Required actions:
(1) In the passage on Toogood's influential reads, rewrite the text from "Toogood’s evolving perspective" to "ornamental 18th century?", changing "neutral palette" to "muted palette".
(2) According to the passage on Toogood's influential reads, where was Faye styling when she came across Leonard Koren's Arranging Things?
==== Passage provided
Toogood’s evolving perspective can be traced through the influential reads she has chosen for us. Some chime with her work; all she has tracked down on multiple occasions for friends, family and colleagues; and they are always to hand if she needs inspiration. The impact of some publications, such as Sculptures of Picasso or Small Trades with photographs by Irving Penn, is readily evident. Others prompt questions. What is the meaning of a small Japanese book on colour for a designer known for her adherence to a neutral palette, and what does her ardently contemporary vision have to do with the ornamental 18th century?

Leonard Koren, Arranging Things, 2003

Working as a stylist can pose difficulties, Faye suggests. After all, what, other than instinct, influences how different objects should be placed together to make a compelling arrangement. In this small but tightly argued text, artist Leonard Koren proposes a solution. Echoing Alberti and the aesthetic theorists of the Italian Renaissance, he proposes rhetoric as a solution to how objects placed together communicate. ‘It makes perfect sense to me,’ exclaims Faye, who came across the book while she was still styling at the World of Interiors. Indeed, thinking through the fleshy compositions of artist Philip Guston in connection with this book became what she describes as a kind of ‘obsession’. At its heart, this work is a meditation on what she calls ‘the power of the still life’.

Roland Penrose, The Sculpture of Picasso, 1967

Subversively – she chuckles when I mention it – Faye nominates Picasso as her muse. Unsurprisingly, then, this is a volume she returns to a lot: ‘whenever I’m stuck’, she confesses. Roland Penrose, who knew Picasso, and who, Faye adds, ‘really understood what he was doing with sculpture’, draws out the parallels between the Spaniard’s two- and three-dimensional works, positioning the paintings as a kind of Cubism in reverse. The shift is paralleled in Faye’s own transition from the flat photograph printed in a magazine to physical design. Her own work does in fact have a strikingly physical and material presence, unusual in a designer hailing from a more decoration-minded tradition. And Picasso’s playful attitude to sculpture, which Penrose draws out, is likely at its root: as Faye modestly suggests of herself: ‘the last 20 years have just been playing’.
========
==== Entries
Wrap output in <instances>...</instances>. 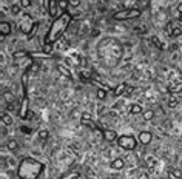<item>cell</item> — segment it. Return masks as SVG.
Returning a JSON list of instances; mask_svg holds the SVG:
<instances>
[{
  "label": "cell",
  "instance_id": "obj_23",
  "mask_svg": "<svg viewBox=\"0 0 182 179\" xmlns=\"http://www.w3.org/2000/svg\"><path fill=\"white\" fill-rule=\"evenodd\" d=\"M154 118V113L151 110H147V111H144V121H151Z\"/></svg>",
  "mask_w": 182,
  "mask_h": 179
},
{
  "label": "cell",
  "instance_id": "obj_15",
  "mask_svg": "<svg viewBox=\"0 0 182 179\" xmlns=\"http://www.w3.org/2000/svg\"><path fill=\"white\" fill-rule=\"evenodd\" d=\"M28 74H30V70L23 71L22 74V87H23V93L26 94V84H28Z\"/></svg>",
  "mask_w": 182,
  "mask_h": 179
},
{
  "label": "cell",
  "instance_id": "obj_32",
  "mask_svg": "<svg viewBox=\"0 0 182 179\" xmlns=\"http://www.w3.org/2000/svg\"><path fill=\"white\" fill-rule=\"evenodd\" d=\"M31 5V0H20V6L22 8H28Z\"/></svg>",
  "mask_w": 182,
  "mask_h": 179
},
{
  "label": "cell",
  "instance_id": "obj_37",
  "mask_svg": "<svg viewBox=\"0 0 182 179\" xmlns=\"http://www.w3.org/2000/svg\"><path fill=\"white\" fill-rule=\"evenodd\" d=\"M16 57H19V56H26V53H23V51H20V53H16L14 54Z\"/></svg>",
  "mask_w": 182,
  "mask_h": 179
},
{
  "label": "cell",
  "instance_id": "obj_3",
  "mask_svg": "<svg viewBox=\"0 0 182 179\" xmlns=\"http://www.w3.org/2000/svg\"><path fill=\"white\" fill-rule=\"evenodd\" d=\"M141 10H122V11H117L113 14V19L114 20H127V19H136V17H141Z\"/></svg>",
  "mask_w": 182,
  "mask_h": 179
},
{
  "label": "cell",
  "instance_id": "obj_14",
  "mask_svg": "<svg viewBox=\"0 0 182 179\" xmlns=\"http://www.w3.org/2000/svg\"><path fill=\"white\" fill-rule=\"evenodd\" d=\"M82 124L90 125L91 128H94V130H96V125L91 124V114H88V113H84V114H82Z\"/></svg>",
  "mask_w": 182,
  "mask_h": 179
},
{
  "label": "cell",
  "instance_id": "obj_30",
  "mask_svg": "<svg viewBox=\"0 0 182 179\" xmlns=\"http://www.w3.org/2000/svg\"><path fill=\"white\" fill-rule=\"evenodd\" d=\"M151 42H153L154 45H156V47H158L159 50H162V43H161V40H159L158 37H153V39H151Z\"/></svg>",
  "mask_w": 182,
  "mask_h": 179
},
{
  "label": "cell",
  "instance_id": "obj_18",
  "mask_svg": "<svg viewBox=\"0 0 182 179\" xmlns=\"http://www.w3.org/2000/svg\"><path fill=\"white\" fill-rule=\"evenodd\" d=\"M170 178H171V179H182V175H181L179 170L171 168V170H170Z\"/></svg>",
  "mask_w": 182,
  "mask_h": 179
},
{
  "label": "cell",
  "instance_id": "obj_36",
  "mask_svg": "<svg viewBox=\"0 0 182 179\" xmlns=\"http://www.w3.org/2000/svg\"><path fill=\"white\" fill-rule=\"evenodd\" d=\"M8 110L10 111H16V104L13 102V104H8Z\"/></svg>",
  "mask_w": 182,
  "mask_h": 179
},
{
  "label": "cell",
  "instance_id": "obj_17",
  "mask_svg": "<svg viewBox=\"0 0 182 179\" xmlns=\"http://www.w3.org/2000/svg\"><path fill=\"white\" fill-rule=\"evenodd\" d=\"M130 111H131V114H141V113H144L142 107H141L139 104H133L131 108H130Z\"/></svg>",
  "mask_w": 182,
  "mask_h": 179
},
{
  "label": "cell",
  "instance_id": "obj_28",
  "mask_svg": "<svg viewBox=\"0 0 182 179\" xmlns=\"http://www.w3.org/2000/svg\"><path fill=\"white\" fill-rule=\"evenodd\" d=\"M11 13H13L14 16L20 14V6H19V5H13V6H11Z\"/></svg>",
  "mask_w": 182,
  "mask_h": 179
},
{
  "label": "cell",
  "instance_id": "obj_29",
  "mask_svg": "<svg viewBox=\"0 0 182 179\" xmlns=\"http://www.w3.org/2000/svg\"><path fill=\"white\" fill-rule=\"evenodd\" d=\"M39 138H40L42 141H45V139L48 138V131H47V130H40V131H39Z\"/></svg>",
  "mask_w": 182,
  "mask_h": 179
},
{
  "label": "cell",
  "instance_id": "obj_35",
  "mask_svg": "<svg viewBox=\"0 0 182 179\" xmlns=\"http://www.w3.org/2000/svg\"><path fill=\"white\" fill-rule=\"evenodd\" d=\"M80 77H84V79H90L91 74L88 73V71H80Z\"/></svg>",
  "mask_w": 182,
  "mask_h": 179
},
{
  "label": "cell",
  "instance_id": "obj_5",
  "mask_svg": "<svg viewBox=\"0 0 182 179\" xmlns=\"http://www.w3.org/2000/svg\"><path fill=\"white\" fill-rule=\"evenodd\" d=\"M33 22H34V20L31 19V16L25 14V16L22 17V22H20V25H19L20 31H22L23 34H30V33L33 31V28H34V25H36V23H33Z\"/></svg>",
  "mask_w": 182,
  "mask_h": 179
},
{
  "label": "cell",
  "instance_id": "obj_9",
  "mask_svg": "<svg viewBox=\"0 0 182 179\" xmlns=\"http://www.w3.org/2000/svg\"><path fill=\"white\" fill-rule=\"evenodd\" d=\"M104 138H105L107 142H114V141H117V133L114 130H105L104 131Z\"/></svg>",
  "mask_w": 182,
  "mask_h": 179
},
{
  "label": "cell",
  "instance_id": "obj_8",
  "mask_svg": "<svg viewBox=\"0 0 182 179\" xmlns=\"http://www.w3.org/2000/svg\"><path fill=\"white\" fill-rule=\"evenodd\" d=\"M151 139H153V136H151L150 131H141L139 133V142L142 145H148L151 142Z\"/></svg>",
  "mask_w": 182,
  "mask_h": 179
},
{
  "label": "cell",
  "instance_id": "obj_2",
  "mask_svg": "<svg viewBox=\"0 0 182 179\" xmlns=\"http://www.w3.org/2000/svg\"><path fill=\"white\" fill-rule=\"evenodd\" d=\"M73 20V17L70 13H63L60 14L56 20H54L51 23V28L47 34V37H45V43H54V42H57L60 37H62V34L65 33V30L68 28V25L70 22Z\"/></svg>",
  "mask_w": 182,
  "mask_h": 179
},
{
  "label": "cell",
  "instance_id": "obj_19",
  "mask_svg": "<svg viewBox=\"0 0 182 179\" xmlns=\"http://www.w3.org/2000/svg\"><path fill=\"white\" fill-rule=\"evenodd\" d=\"M2 122H3L5 125H11V124H13V118H11L10 114L3 113V114H2Z\"/></svg>",
  "mask_w": 182,
  "mask_h": 179
},
{
  "label": "cell",
  "instance_id": "obj_38",
  "mask_svg": "<svg viewBox=\"0 0 182 179\" xmlns=\"http://www.w3.org/2000/svg\"><path fill=\"white\" fill-rule=\"evenodd\" d=\"M178 11H179V16H181V14H182V3L178 5Z\"/></svg>",
  "mask_w": 182,
  "mask_h": 179
},
{
  "label": "cell",
  "instance_id": "obj_34",
  "mask_svg": "<svg viewBox=\"0 0 182 179\" xmlns=\"http://www.w3.org/2000/svg\"><path fill=\"white\" fill-rule=\"evenodd\" d=\"M68 2H70V6H79L80 5V0H68Z\"/></svg>",
  "mask_w": 182,
  "mask_h": 179
},
{
  "label": "cell",
  "instance_id": "obj_12",
  "mask_svg": "<svg viewBox=\"0 0 182 179\" xmlns=\"http://www.w3.org/2000/svg\"><path fill=\"white\" fill-rule=\"evenodd\" d=\"M124 165H125V162L121 158H116V159L111 161V168L113 170H121V168H124Z\"/></svg>",
  "mask_w": 182,
  "mask_h": 179
},
{
  "label": "cell",
  "instance_id": "obj_21",
  "mask_svg": "<svg viewBox=\"0 0 182 179\" xmlns=\"http://www.w3.org/2000/svg\"><path fill=\"white\" fill-rule=\"evenodd\" d=\"M3 97H5V101H6L8 104H13V101H14L11 91H5V93H3Z\"/></svg>",
  "mask_w": 182,
  "mask_h": 179
},
{
  "label": "cell",
  "instance_id": "obj_22",
  "mask_svg": "<svg viewBox=\"0 0 182 179\" xmlns=\"http://www.w3.org/2000/svg\"><path fill=\"white\" fill-rule=\"evenodd\" d=\"M107 91H108V90H104V88H99L96 94H97V97H99V99L102 101V99H105V97H107Z\"/></svg>",
  "mask_w": 182,
  "mask_h": 179
},
{
  "label": "cell",
  "instance_id": "obj_13",
  "mask_svg": "<svg viewBox=\"0 0 182 179\" xmlns=\"http://www.w3.org/2000/svg\"><path fill=\"white\" fill-rule=\"evenodd\" d=\"M127 91V84L124 82V84H119L114 90H113V93H114V96H122L124 93Z\"/></svg>",
  "mask_w": 182,
  "mask_h": 179
},
{
  "label": "cell",
  "instance_id": "obj_1",
  "mask_svg": "<svg viewBox=\"0 0 182 179\" xmlns=\"http://www.w3.org/2000/svg\"><path fill=\"white\" fill-rule=\"evenodd\" d=\"M45 165L39 162L37 159L33 158H25L20 161V165L17 168V176L20 179H37L42 172H43Z\"/></svg>",
  "mask_w": 182,
  "mask_h": 179
},
{
  "label": "cell",
  "instance_id": "obj_4",
  "mask_svg": "<svg viewBox=\"0 0 182 179\" xmlns=\"http://www.w3.org/2000/svg\"><path fill=\"white\" fill-rule=\"evenodd\" d=\"M117 144L124 150H134L136 148V139L133 136H130V134H122V136L117 138Z\"/></svg>",
  "mask_w": 182,
  "mask_h": 179
},
{
  "label": "cell",
  "instance_id": "obj_11",
  "mask_svg": "<svg viewBox=\"0 0 182 179\" xmlns=\"http://www.w3.org/2000/svg\"><path fill=\"white\" fill-rule=\"evenodd\" d=\"M0 33H2V36H10L11 34V25L8 22H0Z\"/></svg>",
  "mask_w": 182,
  "mask_h": 179
},
{
  "label": "cell",
  "instance_id": "obj_25",
  "mask_svg": "<svg viewBox=\"0 0 182 179\" xmlns=\"http://www.w3.org/2000/svg\"><path fill=\"white\" fill-rule=\"evenodd\" d=\"M57 3H59L60 10H67V8L70 6V2H67V0H57Z\"/></svg>",
  "mask_w": 182,
  "mask_h": 179
},
{
  "label": "cell",
  "instance_id": "obj_20",
  "mask_svg": "<svg viewBox=\"0 0 182 179\" xmlns=\"http://www.w3.org/2000/svg\"><path fill=\"white\" fill-rule=\"evenodd\" d=\"M57 70H59L60 73H62L63 76H65V77H70V79H71V73H70V71H68L65 67H63V65H60V64H59V65H57Z\"/></svg>",
  "mask_w": 182,
  "mask_h": 179
},
{
  "label": "cell",
  "instance_id": "obj_16",
  "mask_svg": "<svg viewBox=\"0 0 182 179\" xmlns=\"http://www.w3.org/2000/svg\"><path fill=\"white\" fill-rule=\"evenodd\" d=\"M6 147H8V150L16 151L17 147H19V142H17L16 139H10V141H8V144H6Z\"/></svg>",
  "mask_w": 182,
  "mask_h": 179
},
{
  "label": "cell",
  "instance_id": "obj_26",
  "mask_svg": "<svg viewBox=\"0 0 182 179\" xmlns=\"http://www.w3.org/2000/svg\"><path fill=\"white\" fill-rule=\"evenodd\" d=\"M168 107H170V108H176V107H178V99H176V97H170V99H168Z\"/></svg>",
  "mask_w": 182,
  "mask_h": 179
},
{
  "label": "cell",
  "instance_id": "obj_31",
  "mask_svg": "<svg viewBox=\"0 0 182 179\" xmlns=\"http://www.w3.org/2000/svg\"><path fill=\"white\" fill-rule=\"evenodd\" d=\"M37 28H39V25L36 23V25H34V28H33V31L28 34V39H33V37H34V36H36V31H37Z\"/></svg>",
  "mask_w": 182,
  "mask_h": 179
},
{
  "label": "cell",
  "instance_id": "obj_24",
  "mask_svg": "<svg viewBox=\"0 0 182 179\" xmlns=\"http://www.w3.org/2000/svg\"><path fill=\"white\" fill-rule=\"evenodd\" d=\"M60 179H79V173H77V172H74V173H68V175H65V176H62Z\"/></svg>",
  "mask_w": 182,
  "mask_h": 179
},
{
  "label": "cell",
  "instance_id": "obj_6",
  "mask_svg": "<svg viewBox=\"0 0 182 179\" xmlns=\"http://www.w3.org/2000/svg\"><path fill=\"white\" fill-rule=\"evenodd\" d=\"M28 105H30L28 97H26V96H23L22 104H20V110H19V116H20L22 119H25L26 116H28Z\"/></svg>",
  "mask_w": 182,
  "mask_h": 179
},
{
  "label": "cell",
  "instance_id": "obj_27",
  "mask_svg": "<svg viewBox=\"0 0 182 179\" xmlns=\"http://www.w3.org/2000/svg\"><path fill=\"white\" fill-rule=\"evenodd\" d=\"M51 51H53V45L51 43H45L43 45V53L45 54H51Z\"/></svg>",
  "mask_w": 182,
  "mask_h": 179
},
{
  "label": "cell",
  "instance_id": "obj_10",
  "mask_svg": "<svg viewBox=\"0 0 182 179\" xmlns=\"http://www.w3.org/2000/svg\"><path fill=\"white\" fill-rule=\"evenodd\" d=\"M168 91L170 93H179L182 91V80H176V82H173L168 85Z\"/></svg>",
  "mask_w": 182,
  "mask_h": 179
},
{
  "label": "cell",
  "instance_id": "obj_33",
  "mask_svg": "<svg viewBox=\"0 0 182 179\" xmlns=\"http://www.w3.org/2000/svg\"><path fill=\"white\" fill-rule=\"evenodd\" d=\"M181 34H182V33H181L179 28H175V30L171 31V36H173V37H178V36H181Z\"/></svg>",
  "mask_w": 182,
  "mask_h": 179
},
{
  "label": "cell",
  "instance_id": "obj_7",
  "mask_svg": "<svg viewBox=\"0 0 182 179\" xmlns=\"http://www.w3.org/2000/svg\"><path fill=\"white\" fill-rule=\"evenodd\" d=\"M59 3H57V0H51L50 2V6H48V13H50V16L53 17L54 20L57 19V13H59Z\"/></svg>",
  "mask_w": 182,
  "mask_h": 179
}]
</instances>
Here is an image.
========
Replies:
(1)
Toogood’s evolving perspective can be traced through the influential reads she has chosen for us. Some chime with her work; all she has tracked down on multiple occasions for friends, family and colleagues; and they are always to hand if she needs inspiration. The impact of some publications, such as Sculptures of Picasso or Small Trades with photographs by Irving Penn, is readily evident. Others prompt questions. What is the meaning of a small Japanese book on colour for a designer known for her adherence to a muted palette, and what does her ardently contemporary vision have to do with the ornamental 18th century?

(2) At the World of Interiors.